Brexit would have stark consequences for UK, global economy - OECD
In its latest economic forecast, the Paris-based think tank warned Brexit fears have already undermined economic progress in the UK.
The OECD report unveiled slashed forecasts for UK economic growth and warned there could be worldwide financial turmoil in the face of a Brexit.
The think tank reduced its projection for UK growth in 2016 to 1.7 percent, down from 2.2 percent in February. It also warned that policy uncertainty has risen, investment growth has fallen and confidence in Britain’s business sector has eased in the run-up to Britain’s EU referendum.
‘Stark short-term consequences’
The OECD’s analysis argues a Brexit would have stark short-term consequences for Britain. It predicted a vote to leave the EU would bolster uncertainty and spark a drop in asset prices, pushing households and businesses to cut spending in the face of an economic downturn.
While the OECD’s report said a sharp reduction in the value of the pound could ease these effects, it warned US inflation would rise and other EU economies would suffer in the process.
The OECD’s forecast predicts a Brexit would cause a “substantial shock to trade,” heralding a new era for Britain that would see significant barriers to market access for exporters. It also claimed gross domestic product (GDP) in Britain would plunge by 3 percent if the UK exits the EU, while GDP across the EU on average would drop by 1 percent.
In the longer term, the think tank said a restricted trade regime would hamper economic productivity and dynamism, causing foreign investment to drop.
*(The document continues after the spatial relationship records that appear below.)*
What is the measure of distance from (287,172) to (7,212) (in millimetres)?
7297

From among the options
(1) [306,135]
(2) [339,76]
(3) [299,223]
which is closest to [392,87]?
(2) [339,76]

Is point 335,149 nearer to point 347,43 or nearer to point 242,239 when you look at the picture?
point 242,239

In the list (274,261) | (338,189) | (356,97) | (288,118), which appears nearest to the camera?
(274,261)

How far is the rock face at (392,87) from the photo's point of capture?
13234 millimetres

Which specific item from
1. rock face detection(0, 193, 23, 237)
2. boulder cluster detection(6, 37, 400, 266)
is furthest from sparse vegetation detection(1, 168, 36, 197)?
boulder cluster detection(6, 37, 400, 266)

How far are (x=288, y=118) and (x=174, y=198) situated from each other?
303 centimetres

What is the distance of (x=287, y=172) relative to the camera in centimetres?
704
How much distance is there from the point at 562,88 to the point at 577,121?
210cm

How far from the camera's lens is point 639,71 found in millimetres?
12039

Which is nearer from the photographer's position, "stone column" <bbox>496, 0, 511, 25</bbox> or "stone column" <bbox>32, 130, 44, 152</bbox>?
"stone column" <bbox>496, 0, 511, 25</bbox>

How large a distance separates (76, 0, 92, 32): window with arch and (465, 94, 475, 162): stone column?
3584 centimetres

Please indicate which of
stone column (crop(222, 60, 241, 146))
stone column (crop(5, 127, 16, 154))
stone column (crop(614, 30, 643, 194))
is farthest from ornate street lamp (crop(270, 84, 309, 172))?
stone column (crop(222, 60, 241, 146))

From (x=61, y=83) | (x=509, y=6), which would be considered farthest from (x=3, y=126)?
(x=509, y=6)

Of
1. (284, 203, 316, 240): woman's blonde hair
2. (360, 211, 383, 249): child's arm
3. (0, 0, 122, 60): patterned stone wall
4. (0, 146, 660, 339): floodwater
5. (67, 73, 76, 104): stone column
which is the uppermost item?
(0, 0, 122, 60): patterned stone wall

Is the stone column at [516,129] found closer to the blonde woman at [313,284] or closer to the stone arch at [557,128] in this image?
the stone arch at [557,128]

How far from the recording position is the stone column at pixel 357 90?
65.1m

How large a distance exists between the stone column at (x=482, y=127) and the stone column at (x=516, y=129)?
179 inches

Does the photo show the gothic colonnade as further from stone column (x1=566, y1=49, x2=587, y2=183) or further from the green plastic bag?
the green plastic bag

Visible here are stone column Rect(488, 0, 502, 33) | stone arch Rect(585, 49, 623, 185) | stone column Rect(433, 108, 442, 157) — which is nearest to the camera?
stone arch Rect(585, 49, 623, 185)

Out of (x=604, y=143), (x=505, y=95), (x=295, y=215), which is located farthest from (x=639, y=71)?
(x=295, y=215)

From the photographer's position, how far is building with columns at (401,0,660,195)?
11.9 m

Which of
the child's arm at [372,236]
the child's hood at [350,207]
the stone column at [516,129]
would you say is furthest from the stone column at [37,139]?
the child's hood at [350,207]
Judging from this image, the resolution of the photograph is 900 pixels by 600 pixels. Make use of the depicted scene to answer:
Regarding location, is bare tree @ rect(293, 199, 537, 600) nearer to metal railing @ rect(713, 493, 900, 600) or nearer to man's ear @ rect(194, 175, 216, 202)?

It suggested UK GDP could drop by 5 percent by 2020 following a Brexit.
Pro-Brexit campaigners dismissed the OECD’s analysis as biased, while Labour’s Shadow Chancellor John McDonnell said it lays bare the failure of Chancellor George Osborne’s economic policies.
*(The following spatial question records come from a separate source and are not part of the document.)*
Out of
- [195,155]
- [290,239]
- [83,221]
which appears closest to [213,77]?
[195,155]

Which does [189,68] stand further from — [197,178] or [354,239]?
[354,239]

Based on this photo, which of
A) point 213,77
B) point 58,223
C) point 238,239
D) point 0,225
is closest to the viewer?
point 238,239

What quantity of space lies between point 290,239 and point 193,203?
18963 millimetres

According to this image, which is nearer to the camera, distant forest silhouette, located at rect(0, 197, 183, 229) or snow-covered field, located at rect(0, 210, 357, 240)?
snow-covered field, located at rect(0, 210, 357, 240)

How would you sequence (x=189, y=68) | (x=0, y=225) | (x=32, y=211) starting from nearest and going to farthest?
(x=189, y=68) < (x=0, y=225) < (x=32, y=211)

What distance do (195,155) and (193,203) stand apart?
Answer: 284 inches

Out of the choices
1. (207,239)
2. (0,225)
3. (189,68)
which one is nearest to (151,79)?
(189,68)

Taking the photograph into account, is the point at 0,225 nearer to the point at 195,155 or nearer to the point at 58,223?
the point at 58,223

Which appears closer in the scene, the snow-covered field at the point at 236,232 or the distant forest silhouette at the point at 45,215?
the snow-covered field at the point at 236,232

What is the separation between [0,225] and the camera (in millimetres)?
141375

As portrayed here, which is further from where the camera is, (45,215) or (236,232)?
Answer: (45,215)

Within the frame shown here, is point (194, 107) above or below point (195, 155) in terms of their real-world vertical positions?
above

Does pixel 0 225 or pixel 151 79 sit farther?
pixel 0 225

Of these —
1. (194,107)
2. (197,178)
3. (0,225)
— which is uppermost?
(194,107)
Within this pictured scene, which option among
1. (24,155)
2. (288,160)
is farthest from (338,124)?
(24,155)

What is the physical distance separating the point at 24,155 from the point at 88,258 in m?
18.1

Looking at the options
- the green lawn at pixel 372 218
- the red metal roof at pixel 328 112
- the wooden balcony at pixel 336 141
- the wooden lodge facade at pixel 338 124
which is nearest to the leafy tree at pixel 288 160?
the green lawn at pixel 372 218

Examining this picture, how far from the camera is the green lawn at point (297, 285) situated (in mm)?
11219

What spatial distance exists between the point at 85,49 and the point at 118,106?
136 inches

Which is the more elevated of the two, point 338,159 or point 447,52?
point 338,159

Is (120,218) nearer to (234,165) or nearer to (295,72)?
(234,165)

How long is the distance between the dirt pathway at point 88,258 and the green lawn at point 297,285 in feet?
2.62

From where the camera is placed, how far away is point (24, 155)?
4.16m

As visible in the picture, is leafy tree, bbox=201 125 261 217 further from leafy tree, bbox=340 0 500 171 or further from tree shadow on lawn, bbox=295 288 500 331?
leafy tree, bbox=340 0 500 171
“With the OECD forecasting a dramatic shock to the whole economy from a Tory Brexit, it’s clear we can’t risk failed Tory economic policy anymore,” he said.
“We need a serious commitment from this government to invest in infrastructure and housing, backed up by a real industrial strategy to place the economy on a sound foundation and build the high-tech, high-wage economy of the future.”
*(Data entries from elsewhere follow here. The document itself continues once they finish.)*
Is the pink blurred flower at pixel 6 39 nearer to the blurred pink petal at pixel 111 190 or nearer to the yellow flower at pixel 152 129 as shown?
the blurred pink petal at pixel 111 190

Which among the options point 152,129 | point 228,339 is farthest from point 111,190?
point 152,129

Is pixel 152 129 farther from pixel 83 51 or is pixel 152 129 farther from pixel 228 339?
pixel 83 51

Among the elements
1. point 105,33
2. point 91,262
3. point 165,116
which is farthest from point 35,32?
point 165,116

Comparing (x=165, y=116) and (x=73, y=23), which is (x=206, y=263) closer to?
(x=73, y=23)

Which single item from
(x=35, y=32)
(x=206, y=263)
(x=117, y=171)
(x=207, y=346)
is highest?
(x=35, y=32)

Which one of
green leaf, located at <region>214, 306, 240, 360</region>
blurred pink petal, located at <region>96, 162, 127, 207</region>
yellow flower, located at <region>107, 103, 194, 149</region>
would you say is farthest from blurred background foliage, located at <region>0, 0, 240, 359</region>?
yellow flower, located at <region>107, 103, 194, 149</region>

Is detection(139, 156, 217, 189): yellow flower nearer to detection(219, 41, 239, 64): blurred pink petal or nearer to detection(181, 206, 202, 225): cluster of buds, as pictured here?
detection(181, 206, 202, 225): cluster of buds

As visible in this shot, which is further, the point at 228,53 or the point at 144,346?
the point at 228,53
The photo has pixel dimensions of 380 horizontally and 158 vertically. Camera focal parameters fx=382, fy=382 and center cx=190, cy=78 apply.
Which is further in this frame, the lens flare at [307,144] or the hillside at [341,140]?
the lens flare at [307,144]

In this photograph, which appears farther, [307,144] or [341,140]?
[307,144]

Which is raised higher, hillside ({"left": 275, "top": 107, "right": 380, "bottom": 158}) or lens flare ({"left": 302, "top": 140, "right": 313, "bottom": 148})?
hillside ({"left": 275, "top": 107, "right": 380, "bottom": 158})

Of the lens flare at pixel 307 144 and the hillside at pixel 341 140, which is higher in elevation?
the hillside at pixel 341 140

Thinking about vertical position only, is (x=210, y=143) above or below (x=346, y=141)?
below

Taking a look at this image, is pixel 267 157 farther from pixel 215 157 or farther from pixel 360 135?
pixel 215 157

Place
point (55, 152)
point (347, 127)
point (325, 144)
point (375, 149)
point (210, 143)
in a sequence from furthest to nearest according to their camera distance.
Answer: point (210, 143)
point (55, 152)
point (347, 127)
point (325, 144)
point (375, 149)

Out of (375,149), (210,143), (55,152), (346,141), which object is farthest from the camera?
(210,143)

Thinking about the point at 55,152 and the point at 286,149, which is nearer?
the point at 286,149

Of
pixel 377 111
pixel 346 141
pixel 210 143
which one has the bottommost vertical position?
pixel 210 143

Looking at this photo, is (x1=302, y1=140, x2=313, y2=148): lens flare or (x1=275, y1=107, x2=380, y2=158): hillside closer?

McDonnell argued Britain’s so-called economic recovery “is built on sand.”
“Not only has productivity slumped, but the OECD also highlight the risk of further bubbles in the housing market whilst house building continues at too low a level,” he said.
‘Creature of government’
Bank of England (BoE) governor Mark Carney hit back at critics last week who branded his Brexit warnings biased. Carney rebutted remarks from pro-Brexit Tory MPs Jacob Rees-Mogg and Steve Baker that the central bank was wrong to cast judgment on the economic impacts of a UK departure from the EU.
Rees-Mogg, who had previously called for Carney’s resignation over his anti-Brexit rhetoric, said the bank is a “creature of government” and had caved to pressure from Osborne to play up Brexit risks and soften possible benefits of leaving the EU. Baker was also critical, accusing the BoE of peddling flawed economic analysis.
As well as offering analysis on Britain’s EU referendum, the OECD’s report cast its lens across the global economy at large. It said the global financial system is locked in a “low growth trap” that demands a new policy path so that higher growth rates are achieved.
“Growth is flat in the advanced economies and has slowed in many of the emerging economies that have been the global locomotive since the crisis,” OECD Secretary-General Angel Gurría said while launching the report in Paris.
“Slower productivity growth and rising inequality pose further challenges. Comprehensive policy action is urgently needed to ensure that we get off this disappointing growth path and propel our economies to levels that will safeguard living standards for all.”